| Exercise |
Working from the top of the listing below, retype each line through the line containing "OBRÁNCE Petr Mudroch", both included, with no pictures.

| Input data |
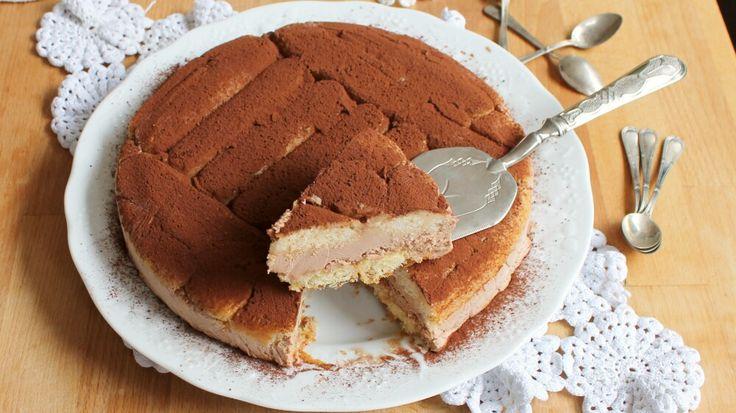 Quanti minuti avete? Dieci? Perfetto, bastano per preparare questa golosa torta mascarpone e nutella. Fresca, facile, pratica e super veloce.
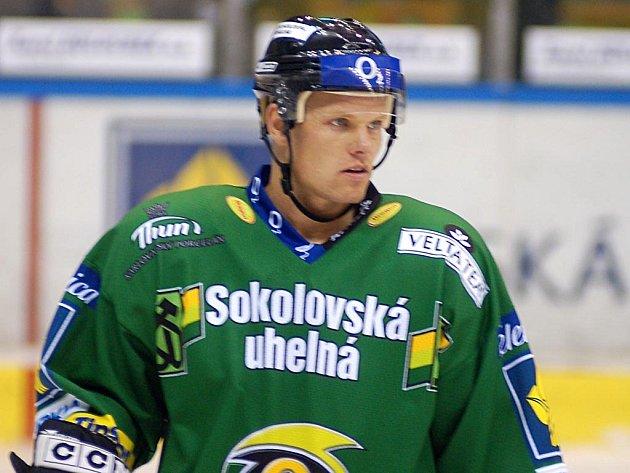 OBRÁNCE Petr Mudroch se vrací ze Znojma a zase bude hájit barvy karlovarského klubu.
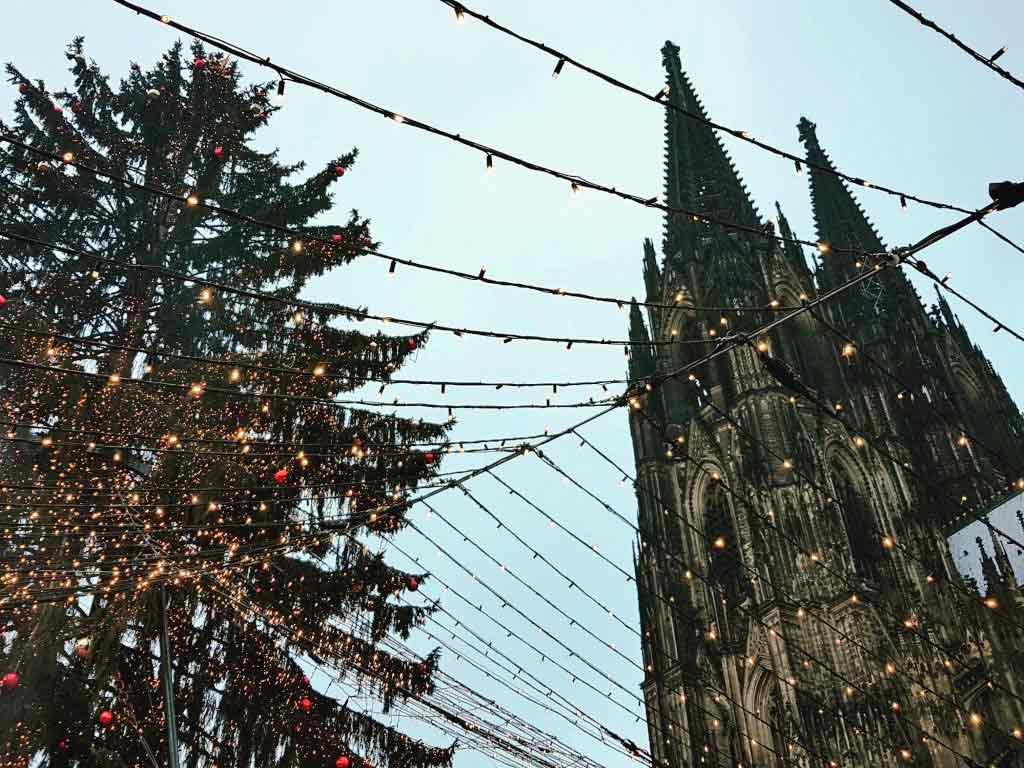 Die Stadt Kölnbietet zur Weihnachtszeit einen umfangreichen Verkehrsservice vor Ort an. copyright: CityNEWS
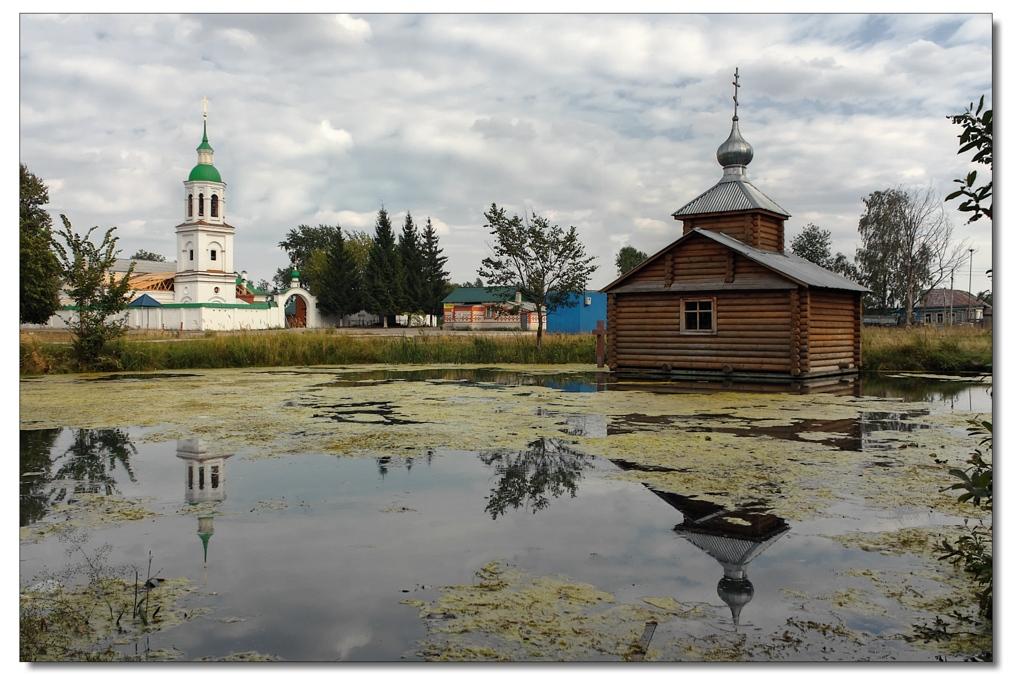 Муромский район, с.Лазарево. Часовня во имя св.Иулиании Лазаревской, церковь во имя Архистратига Михаила.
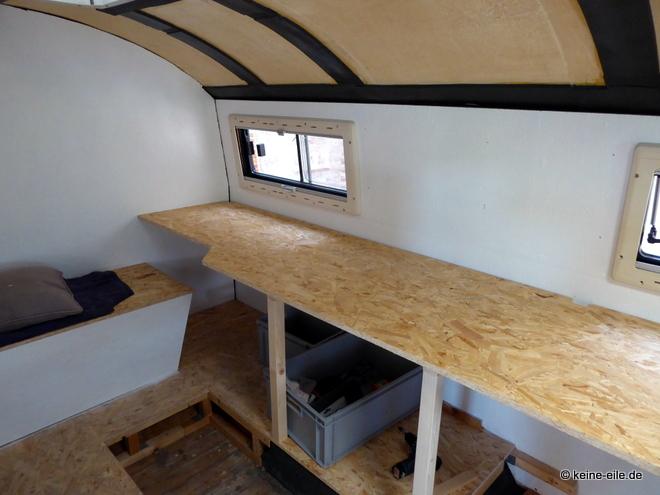 Wohnmobil Selbstausbau Am anderen Ende der Arbeitsfläche ist Platz für einen Büroarbeitsplatz eingeplant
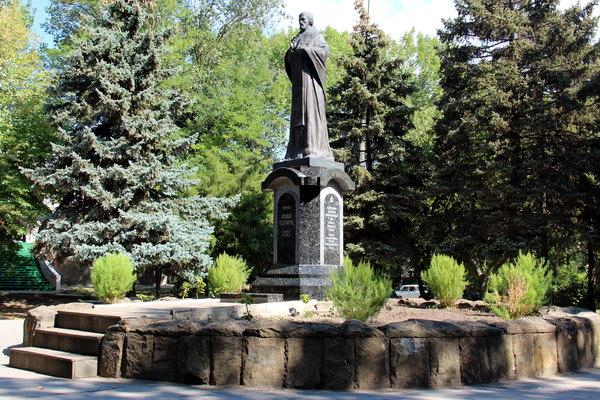 пам'ятник Миколаю Чудотворцю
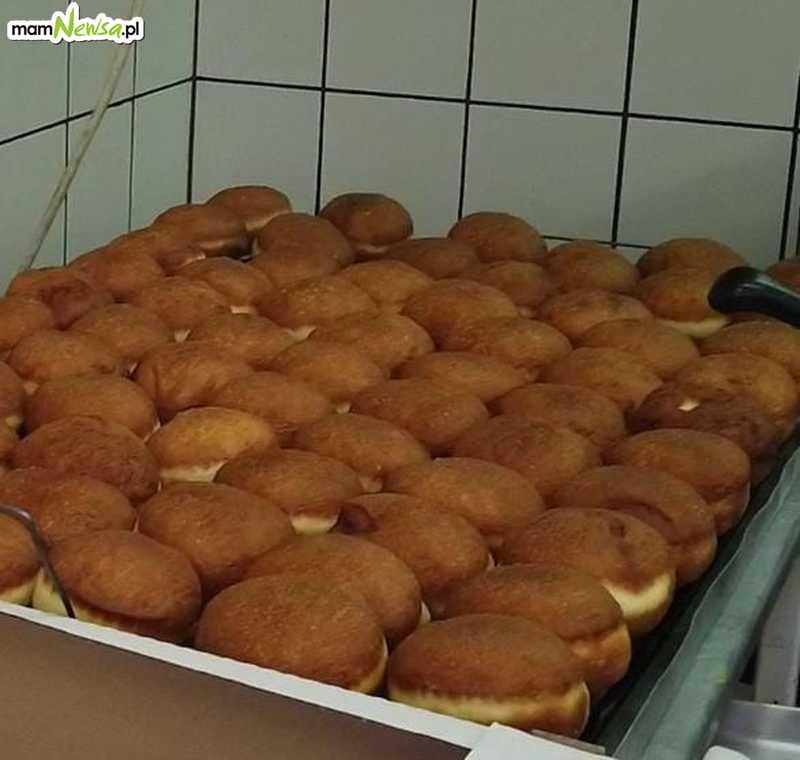Zobaczcie, jak się robi pączki w piekarni Marczyński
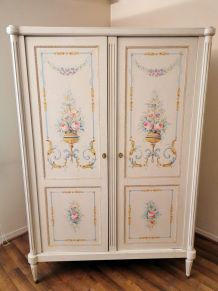 Armoire style ancien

| Written solution |
 Quanti minuti avete? Dieci? Perfetto, bastano per preparare questa golosa torta mascarpone e nutella. Fresca, facile, pratica e super veloce.
 OBRÁNCE Petr Mudroch se vrací ze Znojma a zase bude hájit barvy karlovarského klubu.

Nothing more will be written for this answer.